Mitchell's police and fire divisions were assisted with an investigation Thursday by the South Dakota Division of Criminal Investigation, the Bureau of Alcohol, Tobacco, Firearms and Explosives, the state fire marshal's office and a K-9 unit. Mitchell Fire Marshal Shannon Sandoval said Thursday it's typical for a number of investigative agencies to be called in for a fatal fire.

Late Thursday morning, law enforcement released the house back to Mid-Dakota Properties, the company which owns the property and was renting it to a woman and her three children since September. Owner Boyd Reimnitz said having the house turned back over indicates the fire wasn't caused by anything for which Mid-Dakota Properties would be liable, such as wiring or appliances.

Boyd and Destiny Reimnitz said they heard smoke detectors going off in the house when they arrived at the scene shortly after midnight. Boyd Reimnitz said he was asked to provide information on work that had been done on the property within the past two years.

"Everything we touched in the building, they looked at," he said.

Reimnitz said the house, which was boarded up Thursday, will be torn down when permitted by the city. He's now awaiting a separate investigation to be completed by an insurance investigator.

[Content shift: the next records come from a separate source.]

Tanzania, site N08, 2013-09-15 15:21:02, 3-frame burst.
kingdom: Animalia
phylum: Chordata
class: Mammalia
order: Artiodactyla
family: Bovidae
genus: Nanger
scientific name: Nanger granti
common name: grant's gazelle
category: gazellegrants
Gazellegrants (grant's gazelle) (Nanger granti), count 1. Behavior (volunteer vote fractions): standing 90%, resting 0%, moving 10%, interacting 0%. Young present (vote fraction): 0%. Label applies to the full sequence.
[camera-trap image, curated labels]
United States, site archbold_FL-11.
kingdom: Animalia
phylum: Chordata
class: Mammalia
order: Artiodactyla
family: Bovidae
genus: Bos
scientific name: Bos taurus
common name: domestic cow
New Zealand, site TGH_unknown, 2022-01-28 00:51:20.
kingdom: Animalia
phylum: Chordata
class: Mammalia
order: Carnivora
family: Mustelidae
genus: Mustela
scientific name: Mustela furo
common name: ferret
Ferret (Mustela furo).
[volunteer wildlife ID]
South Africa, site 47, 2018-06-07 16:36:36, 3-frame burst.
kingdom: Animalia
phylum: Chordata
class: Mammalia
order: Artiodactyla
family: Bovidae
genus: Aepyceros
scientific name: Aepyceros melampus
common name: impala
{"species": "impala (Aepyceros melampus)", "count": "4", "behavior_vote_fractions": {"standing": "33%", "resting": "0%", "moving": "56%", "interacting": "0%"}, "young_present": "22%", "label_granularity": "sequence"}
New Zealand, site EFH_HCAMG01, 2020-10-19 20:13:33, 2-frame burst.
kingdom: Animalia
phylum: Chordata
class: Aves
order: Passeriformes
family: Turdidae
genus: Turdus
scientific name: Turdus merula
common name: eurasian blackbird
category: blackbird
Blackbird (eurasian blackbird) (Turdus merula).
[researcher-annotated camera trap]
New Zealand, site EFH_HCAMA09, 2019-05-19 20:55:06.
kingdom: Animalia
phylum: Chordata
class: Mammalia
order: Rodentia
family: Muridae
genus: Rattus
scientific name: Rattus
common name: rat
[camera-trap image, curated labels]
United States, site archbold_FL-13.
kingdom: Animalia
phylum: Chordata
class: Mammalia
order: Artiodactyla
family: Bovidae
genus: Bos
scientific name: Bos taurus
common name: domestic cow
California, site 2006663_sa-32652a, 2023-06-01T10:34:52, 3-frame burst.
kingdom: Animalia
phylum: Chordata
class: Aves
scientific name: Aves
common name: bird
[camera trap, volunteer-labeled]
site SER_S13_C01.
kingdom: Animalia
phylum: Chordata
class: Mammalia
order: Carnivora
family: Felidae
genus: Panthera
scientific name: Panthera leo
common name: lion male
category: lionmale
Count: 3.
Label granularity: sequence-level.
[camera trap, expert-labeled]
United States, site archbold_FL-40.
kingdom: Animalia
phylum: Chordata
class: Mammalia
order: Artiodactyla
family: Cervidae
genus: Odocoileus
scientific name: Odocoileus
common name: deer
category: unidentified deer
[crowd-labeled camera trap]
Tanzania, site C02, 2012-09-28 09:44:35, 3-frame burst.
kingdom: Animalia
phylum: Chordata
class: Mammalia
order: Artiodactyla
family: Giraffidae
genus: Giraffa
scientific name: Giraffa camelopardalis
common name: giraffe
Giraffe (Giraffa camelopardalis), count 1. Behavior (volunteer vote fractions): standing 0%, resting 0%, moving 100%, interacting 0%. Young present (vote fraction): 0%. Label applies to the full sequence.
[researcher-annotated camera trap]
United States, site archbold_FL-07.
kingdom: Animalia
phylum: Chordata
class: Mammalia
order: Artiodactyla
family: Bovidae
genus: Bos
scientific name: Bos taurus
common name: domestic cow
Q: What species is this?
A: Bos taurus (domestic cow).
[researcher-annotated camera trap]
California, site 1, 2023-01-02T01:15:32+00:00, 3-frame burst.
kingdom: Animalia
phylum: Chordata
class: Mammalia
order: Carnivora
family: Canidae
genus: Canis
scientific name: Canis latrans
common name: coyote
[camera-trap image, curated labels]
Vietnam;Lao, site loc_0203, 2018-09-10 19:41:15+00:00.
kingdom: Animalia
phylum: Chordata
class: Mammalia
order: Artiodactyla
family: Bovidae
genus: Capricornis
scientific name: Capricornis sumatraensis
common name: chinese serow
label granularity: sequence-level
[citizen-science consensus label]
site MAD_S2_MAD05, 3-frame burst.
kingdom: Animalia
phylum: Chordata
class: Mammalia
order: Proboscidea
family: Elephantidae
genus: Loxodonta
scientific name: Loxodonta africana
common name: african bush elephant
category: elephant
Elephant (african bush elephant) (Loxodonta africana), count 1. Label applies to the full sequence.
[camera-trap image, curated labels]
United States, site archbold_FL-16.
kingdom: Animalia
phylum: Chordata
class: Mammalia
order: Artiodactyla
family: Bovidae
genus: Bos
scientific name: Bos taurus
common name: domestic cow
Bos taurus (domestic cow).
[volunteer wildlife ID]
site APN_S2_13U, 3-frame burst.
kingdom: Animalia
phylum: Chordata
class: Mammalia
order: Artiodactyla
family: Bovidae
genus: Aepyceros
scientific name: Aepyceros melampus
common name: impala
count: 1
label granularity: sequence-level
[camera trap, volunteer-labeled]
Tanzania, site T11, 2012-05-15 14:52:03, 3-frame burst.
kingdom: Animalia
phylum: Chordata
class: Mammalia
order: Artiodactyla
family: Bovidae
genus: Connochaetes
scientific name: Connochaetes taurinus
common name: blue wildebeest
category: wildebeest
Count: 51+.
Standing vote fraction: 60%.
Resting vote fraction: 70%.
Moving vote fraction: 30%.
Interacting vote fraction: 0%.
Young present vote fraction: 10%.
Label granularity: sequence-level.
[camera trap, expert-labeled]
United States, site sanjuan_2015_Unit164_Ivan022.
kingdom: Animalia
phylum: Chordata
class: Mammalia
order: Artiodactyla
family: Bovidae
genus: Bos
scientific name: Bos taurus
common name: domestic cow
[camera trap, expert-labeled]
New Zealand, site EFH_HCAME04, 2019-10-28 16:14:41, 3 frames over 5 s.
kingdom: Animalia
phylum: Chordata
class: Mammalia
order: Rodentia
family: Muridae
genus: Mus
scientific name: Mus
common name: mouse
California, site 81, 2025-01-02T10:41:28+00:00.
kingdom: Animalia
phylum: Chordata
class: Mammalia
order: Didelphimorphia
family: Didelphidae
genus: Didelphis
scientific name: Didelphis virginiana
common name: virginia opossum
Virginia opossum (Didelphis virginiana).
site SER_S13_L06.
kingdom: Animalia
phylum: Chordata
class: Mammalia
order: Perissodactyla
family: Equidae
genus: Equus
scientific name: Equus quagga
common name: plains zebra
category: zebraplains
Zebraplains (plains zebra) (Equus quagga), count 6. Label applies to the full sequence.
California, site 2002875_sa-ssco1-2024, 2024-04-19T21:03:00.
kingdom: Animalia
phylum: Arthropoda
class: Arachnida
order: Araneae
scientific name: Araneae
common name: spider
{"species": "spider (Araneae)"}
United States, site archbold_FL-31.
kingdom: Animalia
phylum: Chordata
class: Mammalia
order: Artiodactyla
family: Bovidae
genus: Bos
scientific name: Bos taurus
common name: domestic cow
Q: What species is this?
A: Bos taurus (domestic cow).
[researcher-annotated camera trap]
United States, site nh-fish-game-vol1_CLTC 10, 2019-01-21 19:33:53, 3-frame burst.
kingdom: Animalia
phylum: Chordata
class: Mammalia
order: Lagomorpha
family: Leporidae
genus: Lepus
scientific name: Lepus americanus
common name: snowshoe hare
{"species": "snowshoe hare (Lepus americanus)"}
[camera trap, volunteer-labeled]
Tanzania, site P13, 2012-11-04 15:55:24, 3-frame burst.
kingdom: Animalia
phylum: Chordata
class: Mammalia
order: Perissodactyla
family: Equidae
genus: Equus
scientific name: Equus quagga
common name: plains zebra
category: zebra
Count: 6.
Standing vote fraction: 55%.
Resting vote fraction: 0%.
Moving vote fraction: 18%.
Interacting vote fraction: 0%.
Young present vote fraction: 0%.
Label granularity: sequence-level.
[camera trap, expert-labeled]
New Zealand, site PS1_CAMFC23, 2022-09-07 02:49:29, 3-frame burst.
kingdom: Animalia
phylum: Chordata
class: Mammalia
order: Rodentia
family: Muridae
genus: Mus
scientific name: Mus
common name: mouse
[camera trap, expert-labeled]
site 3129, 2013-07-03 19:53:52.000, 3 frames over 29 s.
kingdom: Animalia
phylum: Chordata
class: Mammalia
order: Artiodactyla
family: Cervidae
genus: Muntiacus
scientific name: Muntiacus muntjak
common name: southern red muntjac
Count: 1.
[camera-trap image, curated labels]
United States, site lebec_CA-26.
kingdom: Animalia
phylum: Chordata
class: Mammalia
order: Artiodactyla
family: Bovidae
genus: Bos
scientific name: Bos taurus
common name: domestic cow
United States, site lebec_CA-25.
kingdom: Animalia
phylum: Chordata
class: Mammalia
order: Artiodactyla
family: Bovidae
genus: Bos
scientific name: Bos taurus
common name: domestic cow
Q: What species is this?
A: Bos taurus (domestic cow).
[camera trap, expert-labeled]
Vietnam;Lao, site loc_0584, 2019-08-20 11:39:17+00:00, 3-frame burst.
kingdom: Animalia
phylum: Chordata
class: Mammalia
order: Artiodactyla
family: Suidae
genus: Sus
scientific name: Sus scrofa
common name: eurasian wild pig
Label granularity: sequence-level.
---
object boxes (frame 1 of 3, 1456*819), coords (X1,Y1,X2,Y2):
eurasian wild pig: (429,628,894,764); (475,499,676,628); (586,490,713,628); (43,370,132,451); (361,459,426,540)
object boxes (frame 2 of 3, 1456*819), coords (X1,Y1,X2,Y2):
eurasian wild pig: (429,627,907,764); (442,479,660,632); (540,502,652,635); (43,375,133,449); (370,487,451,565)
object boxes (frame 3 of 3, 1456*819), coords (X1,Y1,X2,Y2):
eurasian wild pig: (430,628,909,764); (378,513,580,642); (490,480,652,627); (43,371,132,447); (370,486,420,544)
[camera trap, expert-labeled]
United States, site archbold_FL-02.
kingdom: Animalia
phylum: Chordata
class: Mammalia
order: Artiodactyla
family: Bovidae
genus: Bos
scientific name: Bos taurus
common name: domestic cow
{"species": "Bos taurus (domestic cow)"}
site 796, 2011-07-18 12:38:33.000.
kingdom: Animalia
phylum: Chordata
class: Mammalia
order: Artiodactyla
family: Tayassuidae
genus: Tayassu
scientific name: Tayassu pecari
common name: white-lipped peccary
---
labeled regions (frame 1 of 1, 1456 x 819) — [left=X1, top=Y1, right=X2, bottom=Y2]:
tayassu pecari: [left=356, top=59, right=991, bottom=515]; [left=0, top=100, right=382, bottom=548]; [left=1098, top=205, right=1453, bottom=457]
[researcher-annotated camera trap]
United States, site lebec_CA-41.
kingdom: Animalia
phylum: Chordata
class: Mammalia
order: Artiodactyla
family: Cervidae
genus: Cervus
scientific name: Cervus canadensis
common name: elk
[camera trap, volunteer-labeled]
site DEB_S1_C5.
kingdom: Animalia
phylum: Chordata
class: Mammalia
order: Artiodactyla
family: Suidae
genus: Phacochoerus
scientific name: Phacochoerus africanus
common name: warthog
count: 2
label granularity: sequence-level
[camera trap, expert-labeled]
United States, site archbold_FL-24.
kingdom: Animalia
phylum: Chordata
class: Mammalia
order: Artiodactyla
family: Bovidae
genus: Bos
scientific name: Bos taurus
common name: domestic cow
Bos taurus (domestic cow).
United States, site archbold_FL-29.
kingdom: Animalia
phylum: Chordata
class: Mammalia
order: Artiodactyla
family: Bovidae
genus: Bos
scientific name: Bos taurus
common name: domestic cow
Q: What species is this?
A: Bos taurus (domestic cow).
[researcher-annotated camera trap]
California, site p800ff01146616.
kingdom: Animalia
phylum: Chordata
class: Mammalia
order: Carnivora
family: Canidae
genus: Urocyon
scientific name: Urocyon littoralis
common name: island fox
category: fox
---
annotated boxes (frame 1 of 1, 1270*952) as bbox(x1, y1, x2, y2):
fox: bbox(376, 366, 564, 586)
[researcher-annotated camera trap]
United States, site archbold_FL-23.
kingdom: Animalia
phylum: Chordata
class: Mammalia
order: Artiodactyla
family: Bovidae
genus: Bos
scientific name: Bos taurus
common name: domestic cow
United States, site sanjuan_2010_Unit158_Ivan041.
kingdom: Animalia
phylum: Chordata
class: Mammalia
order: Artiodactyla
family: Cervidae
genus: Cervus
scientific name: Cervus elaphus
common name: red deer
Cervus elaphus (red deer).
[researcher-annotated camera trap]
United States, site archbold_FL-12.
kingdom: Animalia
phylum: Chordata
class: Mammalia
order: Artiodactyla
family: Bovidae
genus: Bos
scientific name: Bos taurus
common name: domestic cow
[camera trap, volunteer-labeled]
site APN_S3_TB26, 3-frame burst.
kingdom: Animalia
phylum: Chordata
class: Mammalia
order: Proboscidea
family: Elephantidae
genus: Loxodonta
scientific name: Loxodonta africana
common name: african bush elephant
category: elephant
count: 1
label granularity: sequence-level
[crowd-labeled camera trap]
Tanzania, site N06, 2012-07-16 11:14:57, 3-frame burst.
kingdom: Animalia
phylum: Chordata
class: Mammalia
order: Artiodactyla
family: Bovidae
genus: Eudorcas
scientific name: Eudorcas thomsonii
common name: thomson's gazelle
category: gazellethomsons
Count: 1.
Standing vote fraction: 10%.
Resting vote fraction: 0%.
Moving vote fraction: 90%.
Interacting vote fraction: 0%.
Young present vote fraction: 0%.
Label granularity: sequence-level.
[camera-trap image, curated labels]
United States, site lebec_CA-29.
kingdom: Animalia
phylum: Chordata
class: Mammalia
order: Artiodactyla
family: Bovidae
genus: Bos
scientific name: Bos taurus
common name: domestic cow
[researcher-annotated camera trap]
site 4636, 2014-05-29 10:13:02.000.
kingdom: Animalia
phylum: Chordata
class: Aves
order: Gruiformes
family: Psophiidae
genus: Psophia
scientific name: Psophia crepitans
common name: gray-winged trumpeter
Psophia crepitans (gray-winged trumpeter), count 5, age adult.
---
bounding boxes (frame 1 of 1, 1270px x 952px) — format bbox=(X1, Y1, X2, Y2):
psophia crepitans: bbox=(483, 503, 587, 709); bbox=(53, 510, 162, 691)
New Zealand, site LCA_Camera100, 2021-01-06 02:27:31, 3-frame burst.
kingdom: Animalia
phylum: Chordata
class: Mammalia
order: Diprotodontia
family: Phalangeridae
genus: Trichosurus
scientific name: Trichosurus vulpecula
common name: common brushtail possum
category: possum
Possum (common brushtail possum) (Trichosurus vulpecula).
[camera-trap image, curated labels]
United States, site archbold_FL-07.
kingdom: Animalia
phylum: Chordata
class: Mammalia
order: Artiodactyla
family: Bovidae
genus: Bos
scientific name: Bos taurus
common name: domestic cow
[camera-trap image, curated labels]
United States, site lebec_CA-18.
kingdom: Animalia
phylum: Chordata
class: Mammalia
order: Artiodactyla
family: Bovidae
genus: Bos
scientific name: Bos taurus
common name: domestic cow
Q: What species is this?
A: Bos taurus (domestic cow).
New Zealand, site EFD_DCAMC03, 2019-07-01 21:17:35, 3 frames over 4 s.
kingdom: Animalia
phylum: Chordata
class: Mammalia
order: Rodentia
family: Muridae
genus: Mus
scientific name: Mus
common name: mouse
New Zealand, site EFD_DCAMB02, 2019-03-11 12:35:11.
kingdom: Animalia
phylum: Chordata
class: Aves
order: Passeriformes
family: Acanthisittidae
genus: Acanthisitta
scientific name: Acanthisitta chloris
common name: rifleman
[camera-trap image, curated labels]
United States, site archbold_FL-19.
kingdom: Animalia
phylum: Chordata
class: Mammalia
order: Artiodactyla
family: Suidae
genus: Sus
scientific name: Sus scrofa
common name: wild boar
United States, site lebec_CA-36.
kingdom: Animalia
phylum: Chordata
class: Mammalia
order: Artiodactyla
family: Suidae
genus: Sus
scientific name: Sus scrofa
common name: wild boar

According to data from the U.S. Fire Administration, residential structure fires accounted for 61.5 percent of all South Dakota fire-related deaths in 2018, compared to a 75 percent national average, and 67 residential fire fatalities have been recorded in the state since 2010.

Thursday's fire is the fifth house fire in Mitchell to result in a fatality within the last decade and is the first of those recorded in more than five years.

On an afternoon in September of 2014, a burning candle was determined to have been the source of an accidental fire at 515 W. Third Ave. Tylor Kostrzewski, an 18-year-old Kimball native and student at Mitchell Technical Institute, died in the fire. Five others were able to escape the house that became engulfed in flames. That house was also owned by Mid-Dakota Properties. Reimnitz said in the time he's owned and managed about 270 properties around Mitchell, there have been several that have been destroyed completely in fires. In that time, Kostrzewski and the 6-year-old were the two fatalities.

Just shy of a year earlier, 42-year-old Chris Buckley was pronounced dead after his 813 Vincent Place home caught fire in Mitchell. The residence was a Lustron house, a home kit made between 1949 and 1959 and marketed as being fireproof. Authorities said the all-steel house intensified the damage, making it unclear what caused the fire, but it was thought to have started in a bedroom.

Mitchell saw two residential fire-related fatalities in 2012. On April 20, five people were treated for smoke inhalation after a fire thought to be related to a dryer damaged a West Sixth Avenue house. Several men who had been nearby when the fire started went into the house to save two boys, ages 5 and 3. Two of those men, both boys and the boys' mother were taken to hospitals. The following day, 3-year-old Jaxon Sehnert died at Avera McKennan Hospital in Sioux Falls.

Five months after Sehnert's death, 59-year-old Cheryl Roop was killed, three people were treated for smoke inhalation and a trailer home at 900 W. Second Ave. was declared a complete loss in a fire. Investigators were unable to pinpoint what caused the fire but concluded there was no evidence of foul play. Roop's daughter, infant grandson and an adult male were in the trailer in the fire began but were able to escape.